Supplied passage:
* BEGIN *
Read on for a glimpse into the CAS books that are making waves this year.
Plunder? How Museums Got Their Treasures
Justin M. Jacobs
In Plunder? How Museums Got Their Treasures, historian Justin M. Jacobs challenges the widely accepted belief that much of Western museums’ treasures were acquired by imperialist plunder and theft. (University of Chicago Press)
Topics in Korean Language and Culture: Volume One
Hye Young Shin (with Jihye Moon, Haewon Cho, Jae Hong Lee)
Topics in Korean Language and Culture: Volume One covers 12 essential topics relating to both traditional and contemporary Korean culture and society. Routledge
Bayesian Social Science Statistics: Volume 1 From the Very Beginning
Jeff Gill and Le Bao
In Bayesian Social Science Statistics, the authors introduce Bayesian probability and inference for social science students and practitioners starting from the absolute beginning and walk readers steadily through the Element. (Cambridge University Press)
Orwell's Ghosts: Wisdom and Warnings for the Twenty-First Century
Laura Beers
For the 75th anniversary of 1984, Orwell's Ghosts: Wisdom and Warnings for the Twenty-First Century explores George Orwell’s still-radical ideas and why they are critical today. A New Yorker Best Book of 2024. (WW Norton)
* END *
Short problem 1: In the records, rewrite the part that opens with the line containing "Of the items" and runs to the end of the records, replacing "spatial perspective" with "geometric standpoint" and leaving everything else unchanged.
The book list and the records that follow it come from separate, unrelated sources.

Stored data entries:
* BEGIN *
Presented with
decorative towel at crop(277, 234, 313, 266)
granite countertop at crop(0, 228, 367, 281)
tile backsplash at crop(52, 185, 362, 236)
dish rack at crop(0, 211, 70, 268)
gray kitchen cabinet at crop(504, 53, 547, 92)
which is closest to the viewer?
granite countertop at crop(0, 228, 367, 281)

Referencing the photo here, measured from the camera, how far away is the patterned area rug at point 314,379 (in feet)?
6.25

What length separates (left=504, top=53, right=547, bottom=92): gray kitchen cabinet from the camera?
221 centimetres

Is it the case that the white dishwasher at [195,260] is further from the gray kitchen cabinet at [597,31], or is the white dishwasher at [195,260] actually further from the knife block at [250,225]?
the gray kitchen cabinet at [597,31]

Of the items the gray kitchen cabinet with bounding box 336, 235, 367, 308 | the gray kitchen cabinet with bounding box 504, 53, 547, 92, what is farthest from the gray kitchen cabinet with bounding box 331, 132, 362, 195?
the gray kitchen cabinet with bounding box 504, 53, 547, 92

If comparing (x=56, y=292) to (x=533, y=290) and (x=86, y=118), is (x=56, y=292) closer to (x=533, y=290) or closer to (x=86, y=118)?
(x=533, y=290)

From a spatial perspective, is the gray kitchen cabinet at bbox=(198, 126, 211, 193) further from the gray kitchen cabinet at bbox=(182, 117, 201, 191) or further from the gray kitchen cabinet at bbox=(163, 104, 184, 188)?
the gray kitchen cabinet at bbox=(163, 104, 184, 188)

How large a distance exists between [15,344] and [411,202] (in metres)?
* END *
Short problem 2: Name every publisher that the book list gives.

Written answer 1:
Of the items the gray kitchen cabinet with bounding box 336, 235, 367, 308 | the gray kitchen cabinet with bounding box 504, 53, 547, 92, what is farthest from the gray kitchen cabinet with bounding box 331, 132, 362, 195?
the gray kitchen cabinet with bounding box 504, 53, 547, 92

If comparing (x=56, y=292) to (x=533, y=290) and (x=86, y=118), is (x=56, y=292) closer to (x=533, y=290) or closer to (x=86, y=118)?
(x=533, y=290)

From a geometric standpoint, is the gray kitchen cabinet at bbox=(198, 126, 211, 193) further from the gray kitchen cabinet at bbox=(182, 117, 201, 191) or further from the gray kitchen cabinet at bbox=(163, 104, 184, 188)?
the gray kitchen cabinet at bbox=(163, 104, 184, 188)

How large a distance exists between [15,344] and [411,202] (in metres)?

Written answer 2: University of Chicago Press, Routledge, Cambridge University Press, WW Norton